Brief 1:
Answer these from the PHP URL question:
(a) What platform is the team using to build the website?
(b) In the current setup, whose content appears in the modal when the user enters www.example.com/?prof=isaac-newton?
(c) What URL form does the clients' current system use for a professor's page?
Brief 2: Pick up the PHP URL question from its last line and carry it on.

Kiloku
Kiloku

Reputation: 553

Is it possible to make PHP interpret a symbol as a $_GET in the URL?

Sorry for the strange phrasing.

I'm working on a project to upgrade an University's website (this is not a school project, they hired the company I work for to do it).

We're working with wordpress, and the pages for professors are not single pages to be displayed directly, instead, they're shown in a modal on top of the main page.

To do that, I used $_GET, so when the user enters www.example.com/?prof=isaac-newton on their browser, they see the page at www.example.com with a modal on top of it,

this modal has the content of www.example.com/professors/isaac-newton in it.

The clients didn't like this very much, because their current system works with the user entering www.example.com/~isaac-newton, and they want to keep this standard.

Finally, my question is:

Can I make PHP interpret something such as ~isaac-newton in the url as ?prof=isaac-newton? How?

Here is my current code which makes ?prof= work:

<?php

if (isset($_GET['prof']))

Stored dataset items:
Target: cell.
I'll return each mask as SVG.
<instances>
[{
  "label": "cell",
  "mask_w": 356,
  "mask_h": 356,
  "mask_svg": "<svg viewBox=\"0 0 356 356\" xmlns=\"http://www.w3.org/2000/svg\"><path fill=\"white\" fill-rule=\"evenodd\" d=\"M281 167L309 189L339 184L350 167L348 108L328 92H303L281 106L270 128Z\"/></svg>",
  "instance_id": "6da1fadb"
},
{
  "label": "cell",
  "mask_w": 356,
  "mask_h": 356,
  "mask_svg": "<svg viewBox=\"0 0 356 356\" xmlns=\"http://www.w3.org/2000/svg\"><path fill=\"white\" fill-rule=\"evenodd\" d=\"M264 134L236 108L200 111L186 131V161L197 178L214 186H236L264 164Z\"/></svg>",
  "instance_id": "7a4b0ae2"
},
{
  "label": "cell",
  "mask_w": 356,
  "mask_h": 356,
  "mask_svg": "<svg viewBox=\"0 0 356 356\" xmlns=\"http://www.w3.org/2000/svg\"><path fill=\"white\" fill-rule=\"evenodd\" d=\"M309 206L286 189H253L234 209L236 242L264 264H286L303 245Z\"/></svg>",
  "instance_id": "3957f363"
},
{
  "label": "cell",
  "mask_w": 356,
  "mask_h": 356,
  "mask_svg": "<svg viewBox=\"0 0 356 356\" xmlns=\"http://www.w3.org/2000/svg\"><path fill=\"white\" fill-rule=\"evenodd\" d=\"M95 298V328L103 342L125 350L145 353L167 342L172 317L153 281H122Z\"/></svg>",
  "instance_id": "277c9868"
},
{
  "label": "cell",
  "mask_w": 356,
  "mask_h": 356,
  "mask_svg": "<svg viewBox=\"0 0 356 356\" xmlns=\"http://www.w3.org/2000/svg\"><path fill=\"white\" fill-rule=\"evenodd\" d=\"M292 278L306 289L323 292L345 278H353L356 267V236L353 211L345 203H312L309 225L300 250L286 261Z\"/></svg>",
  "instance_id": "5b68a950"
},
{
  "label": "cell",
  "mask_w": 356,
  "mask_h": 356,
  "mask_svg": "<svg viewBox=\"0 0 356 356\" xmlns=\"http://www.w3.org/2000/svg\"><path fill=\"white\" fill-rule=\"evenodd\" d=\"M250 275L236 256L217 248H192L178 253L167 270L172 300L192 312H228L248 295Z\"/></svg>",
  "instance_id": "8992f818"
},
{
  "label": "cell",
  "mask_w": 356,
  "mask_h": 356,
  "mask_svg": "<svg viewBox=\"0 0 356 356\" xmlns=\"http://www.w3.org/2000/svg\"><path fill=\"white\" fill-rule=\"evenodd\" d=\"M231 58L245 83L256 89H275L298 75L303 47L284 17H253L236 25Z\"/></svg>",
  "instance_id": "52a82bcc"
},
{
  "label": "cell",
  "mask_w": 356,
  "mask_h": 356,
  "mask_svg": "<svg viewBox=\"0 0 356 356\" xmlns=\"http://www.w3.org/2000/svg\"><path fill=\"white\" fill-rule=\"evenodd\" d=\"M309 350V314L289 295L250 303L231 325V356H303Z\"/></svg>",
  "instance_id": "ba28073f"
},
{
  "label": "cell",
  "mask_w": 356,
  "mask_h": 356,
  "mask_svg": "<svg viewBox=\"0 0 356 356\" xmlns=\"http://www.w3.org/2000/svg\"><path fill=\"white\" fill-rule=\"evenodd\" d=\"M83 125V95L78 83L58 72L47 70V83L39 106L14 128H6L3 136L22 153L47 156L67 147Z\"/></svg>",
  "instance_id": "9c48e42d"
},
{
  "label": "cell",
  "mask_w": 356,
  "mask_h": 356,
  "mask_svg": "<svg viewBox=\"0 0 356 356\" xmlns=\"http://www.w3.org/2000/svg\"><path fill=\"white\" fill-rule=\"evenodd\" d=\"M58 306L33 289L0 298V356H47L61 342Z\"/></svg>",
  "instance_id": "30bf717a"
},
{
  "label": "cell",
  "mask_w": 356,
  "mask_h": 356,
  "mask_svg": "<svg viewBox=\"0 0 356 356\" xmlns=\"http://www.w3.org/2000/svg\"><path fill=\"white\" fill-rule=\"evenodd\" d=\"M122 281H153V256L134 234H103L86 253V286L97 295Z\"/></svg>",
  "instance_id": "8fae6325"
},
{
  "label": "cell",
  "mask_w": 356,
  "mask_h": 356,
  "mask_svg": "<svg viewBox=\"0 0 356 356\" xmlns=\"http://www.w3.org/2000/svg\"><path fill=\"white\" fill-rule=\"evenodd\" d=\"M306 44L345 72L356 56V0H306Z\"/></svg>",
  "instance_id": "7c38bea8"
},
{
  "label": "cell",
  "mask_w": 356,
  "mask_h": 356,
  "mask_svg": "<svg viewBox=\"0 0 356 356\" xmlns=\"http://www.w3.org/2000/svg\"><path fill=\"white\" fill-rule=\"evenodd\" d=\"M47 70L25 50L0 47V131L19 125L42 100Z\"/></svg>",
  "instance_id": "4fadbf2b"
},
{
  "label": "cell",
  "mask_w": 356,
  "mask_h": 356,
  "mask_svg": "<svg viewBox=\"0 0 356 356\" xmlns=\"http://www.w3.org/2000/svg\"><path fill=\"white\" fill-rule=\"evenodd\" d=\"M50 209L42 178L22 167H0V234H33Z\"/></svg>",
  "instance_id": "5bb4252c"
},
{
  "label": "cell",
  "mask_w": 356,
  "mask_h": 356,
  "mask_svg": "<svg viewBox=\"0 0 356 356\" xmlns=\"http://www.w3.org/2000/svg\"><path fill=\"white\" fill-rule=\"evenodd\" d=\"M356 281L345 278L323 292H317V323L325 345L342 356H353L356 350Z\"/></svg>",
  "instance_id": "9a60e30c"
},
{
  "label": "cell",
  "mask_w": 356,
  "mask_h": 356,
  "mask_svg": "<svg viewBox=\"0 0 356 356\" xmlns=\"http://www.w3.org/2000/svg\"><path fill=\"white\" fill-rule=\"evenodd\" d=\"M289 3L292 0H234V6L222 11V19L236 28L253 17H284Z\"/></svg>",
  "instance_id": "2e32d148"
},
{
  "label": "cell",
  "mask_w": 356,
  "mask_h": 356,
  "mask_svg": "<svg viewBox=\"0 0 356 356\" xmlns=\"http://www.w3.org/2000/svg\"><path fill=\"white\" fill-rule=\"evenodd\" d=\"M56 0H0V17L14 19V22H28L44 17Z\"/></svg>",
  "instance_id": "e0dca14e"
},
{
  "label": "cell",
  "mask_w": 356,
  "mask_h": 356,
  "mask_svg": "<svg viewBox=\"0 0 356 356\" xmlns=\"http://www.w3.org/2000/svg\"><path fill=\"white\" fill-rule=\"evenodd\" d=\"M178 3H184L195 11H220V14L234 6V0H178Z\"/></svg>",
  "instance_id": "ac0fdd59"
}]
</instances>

Response area 1:
(a) WordPress.
(b) The content of www.example.com/professors/isaac-newton.
(c) www.example.com/~isaac-newton.

Response area 2:
{
    $prof = $_GET['prof'];
?>
    <script type="text/javascript">
        $('#modal').modal({'remote' : 'http://www.example.com/professor/<?php echo $prof; ?>/'});
    </script>
<?php
}
?>

Upvotes: 1

Views: 64

Answers (2)

dave
dave

Reputation: 64657

If you are on apache for the webserver, you can add this to your .htaccess file:

RewriteEngine On
RewriteRule ^\~([^/]*)$ /?prof=$1 [L]

Upvotes: 2

Sid
Sid

Reputation: 1144

You could look into using URL rewriting technology to solve your problem. I don't know what kind of web server you're using but if it's Apache then take a look at the Apache mod_rewrite module. Also, have a look at this question: URL rewriting with PHP. This should put you on the right track.